See [1] for more discussion of the impedance mismatch between the
branching model of CVS/Subversion vs. that of the DVCSs.

So let's take the simplest example: a branch BRANCH1 is created from
trunk commit T1, then some time later another FILE1 from trunk commit T3
is added to BRANCH1 in commit B4. How should this series of events be
represented in a git repository?

The "inclusive" possibility is to say that some content was merged from
trunk to BRANCH1, and therefore to treat B4 as a merge commit:

T0 -- T1 -- T2 -------- T3 -- T4 TRUNK
\ \
B1 -- B2 -- B3 -- B4 BRANCH1

This is wrong because there might be other changes in T2 and T3 (besides
the addition of FILE1) that were *not* merged to BRANCH1.

The "exclusive" possibility is to ignore the fact that some of the
content of B4 came from trunk and to pretend that FILE1 just appeared
out of nowhere in commit B4 independent of the FILE1 in TRUNK:

T0 -- T1 -- T2 -------- T3 -- T4 TRUNK
\
B1 -- B2 -- B3 -- B4 BRANCH1

This is also wrong, because it doesn't reflect the true lineage of FILE1.

Given the choice between two wrong histories, cvs2git uses the
"inclusive" style. The result is that the ancestors of B4 include not
only T0, T1, B1, B2, and B3 (as might be expected), but also T2 and T3.
The display in the website that was quoted [2] seems to mash all of the
ancestors together without showing the topology of the history, making
the result quite confusing. The true history looks more like this:

$ git log --oneline --graph REL8_3_10 master
[...]
| * 2a91f07 tag 8.3.10
| * eb1b49f Preliminary release notes for releases 8.4.3, 8.3
| * dcf9673 Use SvROK(sv) rather than directly checking SvTYP
| * 1194fb9 Update time zone data files to tzdata release 201
| * fdfd1ec Return proper exit code (3) from psql when ON_ERR
| * 77524a1 Backport fix from HEAD that makes ecpglib give th
| * 55391af Add missing space in example.

GIVEN REQUEST: Reproduce the passage on how cvs2git represents branch history word for word, from beginning to end.

GIVEN MATERIAL:
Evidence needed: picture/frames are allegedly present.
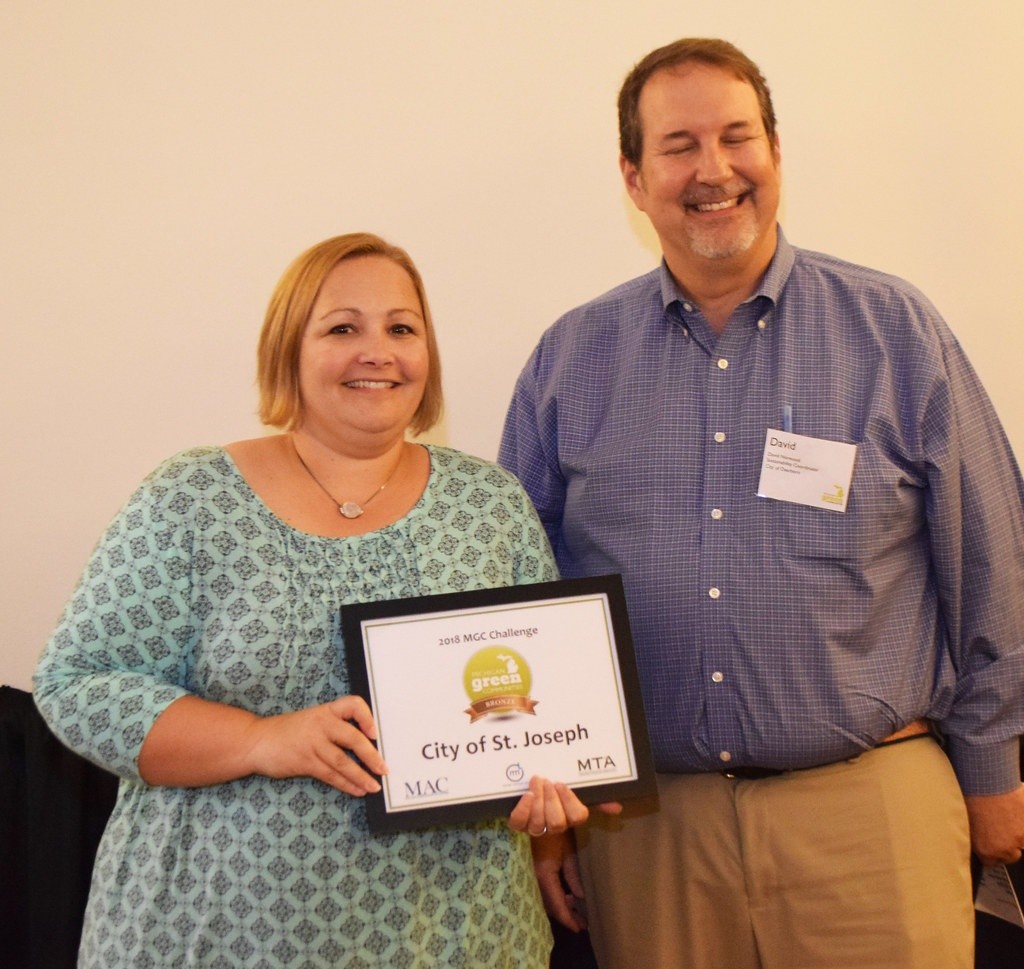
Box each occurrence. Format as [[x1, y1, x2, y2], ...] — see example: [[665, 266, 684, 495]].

ANSWER TO THE EXERCISE:
See [1] for more discussion of the impedance mismatch between the
branching model of CVS/Subversion vs. that of the DVCSs.

So let's take the simplest example: a branch BRANCH1 is created from
trunk commit T1, then some time later another FILE1 from trunk commit T3
is added to BRANCH1 in commit B4. How should this series of events be
represented in a git repository?

The "inclusive" possibility is to say that some content was merged from
trunk to BRANCH1, and therefore to treat B4 as a merge commit:

T0 -- T1 -- T2 -------- T3 -- T4 TRUNK
\ \
B1 -- B2 -- B3 -- B4 BRANCH1

This is wrong because there might be other changes in T2 and T3 (besides
the addition of FILE1) that were *not* merged to BRANCH1.

The "exclusive" possibility is to ignore the fact that some of the
content of B4 came from trunk and to pretend that FILE1 just appeared
out of nowhere in commit B4 independent of the FILE1 in TRUNK:

T0 -- T1 -- T2 -------- T3 -- T4 TRUNK
\
B1 -- B2 -- B3 -- B4 BRANCH1

This is also wrong, because it doesn't reflect the true lineage of FILE1.

Given the choice between two wrong histories, cvs2git uses the
"inclusive" style. The result is that the ancestors of B4 include not
only T0, T1, B1, B2, and B3 (as might be expected), but also T2 and T3.
The display in the website that was quoted [2] seems to mash all of the
ancestors together without showing the topology of the history, making
the result quite confusing. The true history looks more like this:

$ git log --oneline --graph REL8_3_10 master
[...]
| * 2a91f07 tag 8.3.10
| * eb1b49f Preliminary release notes for releases 8.4.3, 8.3
| * dcf9673 Use SvROK(sv) rather than directly checking SvTYP
| * 1194fb9 Update time zone data files to tzdata release 201
| * fdfd1ec Return proper exit code (3) from psql when ON_ERR
| * 77524a1 Backport fix from HEAD that makes ecpglib give th
| * 55391af Add missing space in example.